Today, I (finally) went out for a ride on my recently purchased longboard. I really like the board; it’s very stabile, it’s made from bamboo ( I like bamboo a lot somehow) and the wheels seem to be eco-friendly ; they are made with an environmentally friendly sucrose based, bio-urethane formula that reduces the manufacturer’s reliance on harmful synthetic materials. I like it that the company pays attention and thinks about those things too.
The weather was finally okay – no rain, and in the back of my head was this thought I should go out. This week there’s no Jiu Jitsu training due to some holiday, so no ‘forced’ exercise for me this week. Since I got back here, I exercise and move too less. I don’t know, but this place isn’t stimulating for me at all, it drags me down somehow.
Somehow I stood outside with the longboard in my hand before i realized what I was doing. The street seemed empty, so I started rolling down the street. I wanted to go on some lonely bicycle road nearby, but it’s an open field and there was so much wind. And so much mud, because the farmers are busy on their fields. There was so much wind I was pretty quickly tired and no matter how hard I pushed, I didn’t came so far. I looked forward to cruise peacefully for a while and make my head empty. Realitycheck: there is always wind, so don’t expect things to go easy here. For a short while, I kept on rolling. I already felt my legs and these thoughts popped up in my head: you won’t be able to keep up with this for long.

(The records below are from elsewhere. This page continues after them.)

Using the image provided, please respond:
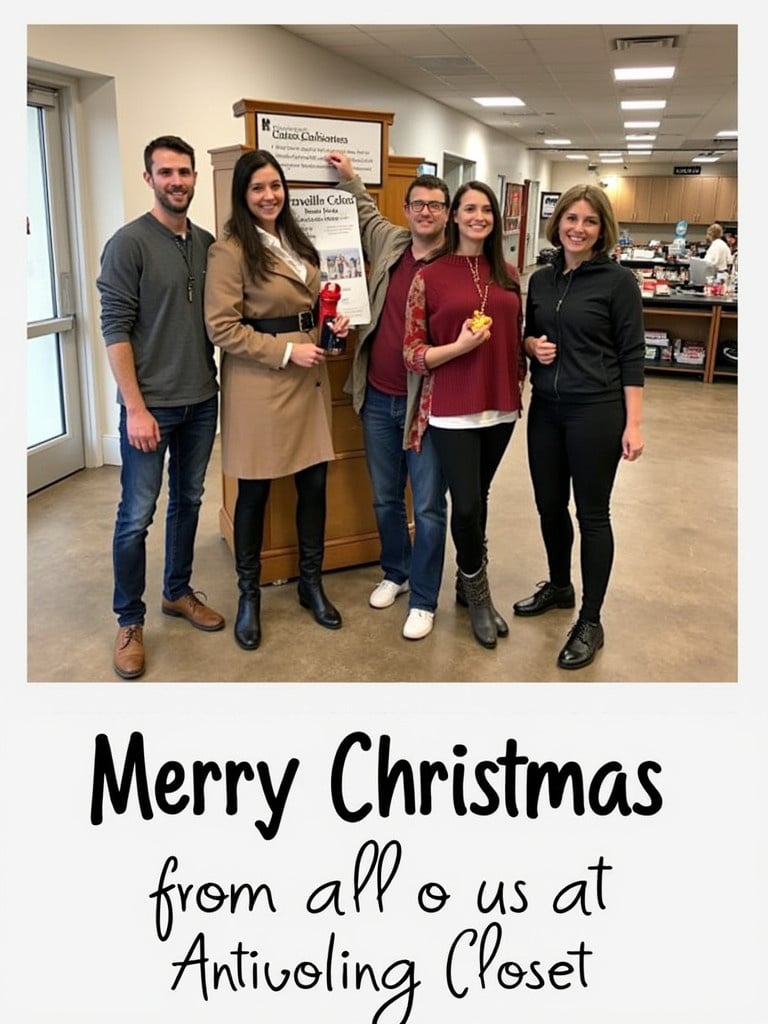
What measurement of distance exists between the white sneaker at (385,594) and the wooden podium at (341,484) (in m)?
0.28

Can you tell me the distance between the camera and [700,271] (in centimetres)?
810

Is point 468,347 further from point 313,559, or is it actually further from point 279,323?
point 313,559

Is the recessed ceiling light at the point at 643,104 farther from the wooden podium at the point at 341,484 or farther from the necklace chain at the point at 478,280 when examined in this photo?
the necklace chain at the point at 478,280

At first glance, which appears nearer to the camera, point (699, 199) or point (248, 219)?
point (248, 219)

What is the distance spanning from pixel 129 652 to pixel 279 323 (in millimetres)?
1084

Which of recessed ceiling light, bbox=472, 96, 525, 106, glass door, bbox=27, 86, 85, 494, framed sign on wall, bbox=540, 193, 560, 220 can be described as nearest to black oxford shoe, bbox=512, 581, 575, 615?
glass door, bbox=27, 86, 85, 494

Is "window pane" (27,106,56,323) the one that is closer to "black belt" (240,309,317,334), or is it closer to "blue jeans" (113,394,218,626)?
"blue jeans" (113,394,218,626)

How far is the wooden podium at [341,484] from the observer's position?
294 cm

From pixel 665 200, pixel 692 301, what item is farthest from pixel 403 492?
pixel 665 200

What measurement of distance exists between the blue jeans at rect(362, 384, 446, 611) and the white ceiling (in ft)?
12.7

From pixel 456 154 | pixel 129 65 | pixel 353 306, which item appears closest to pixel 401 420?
pixel 353 306

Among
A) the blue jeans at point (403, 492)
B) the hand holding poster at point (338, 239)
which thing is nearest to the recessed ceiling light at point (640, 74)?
the hand holding poster at point (338, 239)

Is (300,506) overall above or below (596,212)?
below

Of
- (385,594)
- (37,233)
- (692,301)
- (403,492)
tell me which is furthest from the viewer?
(692,301)
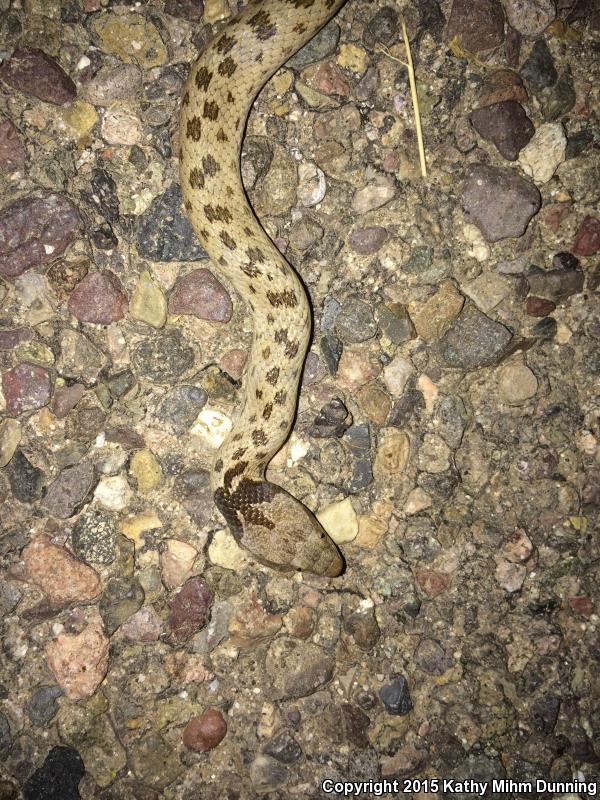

Now there is something else that is odd about everything; I skate goofy (right foot in front), which is not ‘obvious’ because that is my ‘strong leg’. Everywhere I read tips and such about this, is mentioned that your strong leg is supposed to be in the back for kicking off and the other one for the balance. With me, it’s the opposite, because I really can’t ride when I have my right / strong leg in the back. I can’t balance with my left leg, somehow. I tried this out, but it’s not going at all. Now that is not very spectacular, but it’s odd – I knew my body is out of balance, I noticed that with Jiu Jitsu too. So I guess maybe I should ask some pro for advice (but- I don’t have money for this, so I will have to figure it out myself somehow). There is a lot of work to do for my to get my balance and body in order. I knew, and it’s getting clearer with everything ‘new’ I try or do.
Well, anyway, after trying this, I decided to go back. A bit further farmers where busy and there was a lot of mud on the road, and this wind was too strong for me. So I rode back. This way was much better because I had the wind blowing in my back. Everything together, maybe I was away for 15 minutes, which is as good as nothing. But I guess it matters that I got out, even if it wasn’t so great and long, right?
Now I wonder how this will continue. This should make me motivated to work on my balance and body, but honestly? This doesn’t. It makes me want to hide away more from everything.